Direction 1:
Answer these questions using the excerpt on the applicant's arguments.
(a) Which reference, combined with Sekar and Mont-Raynaud, was relied upon to reject claim 18?
(b) What did Mont-Raynaud address in the rejection of independent claim 17?
(c) Which board is named as the place where the applicant might pursue an appeal?
==*==
Applicant next turns to the "conversation controller module" that "receives the audio features and chooses and/or modifies associated ASR and NLU models for the user interaction session."  Applicant also opines that this element "is perhaps the core distinguishing feature of the invention."  Applicant then generally alleges that none of the prior art discloses "a module that dynamically selects or adapts the speech recognition and language understanding model on a per-session...basis during the session."  Applicant then again argues and provides their own characterization of references not relied upon to reject the claimed subject matter of independent claims 1 and 17- Chang, et al. (U.S. PG Publication:  2014/0188470 A1; relied upon in a combination with Sekar and Mont-Raynaud to reject claim 18) and Belvin (Remarks, Page 15).
In response, it is noted that if Applicant considers the selection and modification of “ASR and NLU” models to be the distinguishing feature of their invention, they are invited to provide clarifying amendments to define over the teachings of the references relied upon in the rejection of the independent claims- Sekar and Mont-Raynaud.  Taking this approach would simplify issues for consideration in future rounds of prosecution by focusing arguments on a single defining element and potentially being able to define the operations of this element within the context of the system so as to overcome the teachings of the applied prior art.  Refraining from making any types of claim amendments is certainly an applicable approach, but it is advised that such an approach may lead to less compact prosecution instead of working together to find reasonably allowable subject matter unless Applicant does wish to pursue an appeal at the Patent Trials and Appeals Board (PTAB).  Lastly, Applicant’s arguments fail to address the prior art references actually relied upon to address the independent claims- Sekar or the combination of Sekar and Mont-Raynaud.  As such, these arguments do not pertain to the rejection of claims 1 and 17 under 35 U.S.C. 102(a)(1) that was set forth in the Non-final Action and are therefore considered moot and unpersuasive.
On Page 15 of the remarks, Applicant does address a prior art reference relied upon in the rejection of independent claim 17 (Mont-Raynaud) along with a reference not relied upon in the independent claim rejections (Weng).  In regards to Mont-Raynaud, Applicant indicates that this reference "may touch on dialog management and possibly mention "dialog management module" or "agent engagement" but do not describe selecting NLU/ASR implementation based upon session metrics."  Applicant then argues features that are not claimed where "if the user's speech rate is slow or they have an accent, dynamically load[ing] a different NLU model tuned for that."
In response, it is noted that Weng is not relied upon to teach the selection or modification of ASR and NLU models nor is Mont-Raynaud.  Although Mont-Raynaud was relied upon in the rejection of independent claim 17, Mont-Raynaud addressed the determination of non-speech and barge-in segments in a dialog conversation (see Non-Final Action, Page 27).  Instead, for claims 1 and 17, the teachings of Sekar were relied upon and were not addressed in Applicant arguments pertaining to the conversation controller.  Accordingly, these arguments are considered to be moot and unpersuasive.
==*==
Direction 2: Reproduce every one of the records that follow word for word, from the first line to the last.

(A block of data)
==*==
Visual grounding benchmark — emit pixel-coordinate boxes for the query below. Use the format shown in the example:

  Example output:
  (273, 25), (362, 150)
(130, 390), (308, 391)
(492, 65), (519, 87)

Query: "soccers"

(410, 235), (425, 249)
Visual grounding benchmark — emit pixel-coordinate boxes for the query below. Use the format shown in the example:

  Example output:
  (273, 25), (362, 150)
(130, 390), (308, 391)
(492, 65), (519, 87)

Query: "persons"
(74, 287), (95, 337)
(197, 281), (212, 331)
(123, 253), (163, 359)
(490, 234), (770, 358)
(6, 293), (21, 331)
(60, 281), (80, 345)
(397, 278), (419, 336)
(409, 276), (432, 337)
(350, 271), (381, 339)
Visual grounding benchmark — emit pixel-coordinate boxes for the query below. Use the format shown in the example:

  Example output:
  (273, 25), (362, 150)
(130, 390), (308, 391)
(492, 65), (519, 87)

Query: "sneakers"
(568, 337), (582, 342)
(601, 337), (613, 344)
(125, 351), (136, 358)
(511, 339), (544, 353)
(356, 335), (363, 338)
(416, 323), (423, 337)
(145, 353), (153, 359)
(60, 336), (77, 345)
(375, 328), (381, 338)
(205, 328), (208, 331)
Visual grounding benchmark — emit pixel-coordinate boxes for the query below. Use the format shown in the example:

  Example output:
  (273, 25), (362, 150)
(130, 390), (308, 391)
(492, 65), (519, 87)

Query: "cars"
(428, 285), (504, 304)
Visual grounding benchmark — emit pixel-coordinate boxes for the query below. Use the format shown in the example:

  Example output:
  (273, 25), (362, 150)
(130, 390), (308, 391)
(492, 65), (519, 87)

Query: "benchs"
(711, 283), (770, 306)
==*==
Exercise solution 1:
(a) Chang, et al. (U.S. PG Publication 2014/0188470 A1)
(b) The determination of non-speech and barge-in segments in a dialog conversation
(c) The Patent Trials and Appeals Board (PTAB)

Exercise solution 2:
Visual grounding benchmark — emit pixel-coordinate boxes for the query below. Use the format shown in the example:

  Example output:
  (273, 25), (362, 150)
(130, 390), (308, 391)
(492, 65), (519, 87)

Query: "soccers"

(410, 235), (425, 249)
Visual grounding benchmark — emit pixel-coordinate boxes for the query below. Use the format shown in the example:

  Example output:
  (273, 25), (362, 150)
(130, 390), (308, 391)
(492, 65), (519, 87)

Query: "persons"
(74, 287), (95, 337)
(197, 281), (212, 331)
(123, 253), (163, 359)
(490, 234), (770, 358)
(6, 293), (21, 331)
(60, 281), (80, 345)
(397, 278), (419, 336)
(409, 276), (432, 337)
(350, 271), (381, 339)
Visual grounding benchmark — emit pixel-coordinate boxes for the query below. Use the format shown in the example:

  Example output:
  (273, 25), (362, 150)
(130, 390), (308, 391)
(492, 65), (519, 87)

Query: "sneakers"
(568, 337), (582, 342)
(601, 337), (613, 344)
(125, 351), (136, 358)
(511, 339), (544, 353)
(356, 335), (363, 338)
(416, 323), (423, 337)
(145, 353), (153, 359)
(60, 336), (77, 345)
(375, 328), (381, 338)
(205, 328), (208, 331)
Visual grounding benchmark — emit pixel-coordinate boxes for the query below. Use the format shown in the example:

  Example output:
  (273, 25), (362, 150)
(130, 390), (308, 391)
(492, 65), (519, 87)

Query: "cars"
(428, 285), (504, 304)
Visual grounding benchmark — emit pixel-coordinate boxes for the query below. Use the format shown in the example:

  Example output:
  (273, 25), (362, 150)
(130, 390), (308, 391)
(492, 65), (519, 87)

Query: "benchs"
(711, 283), (770, 306)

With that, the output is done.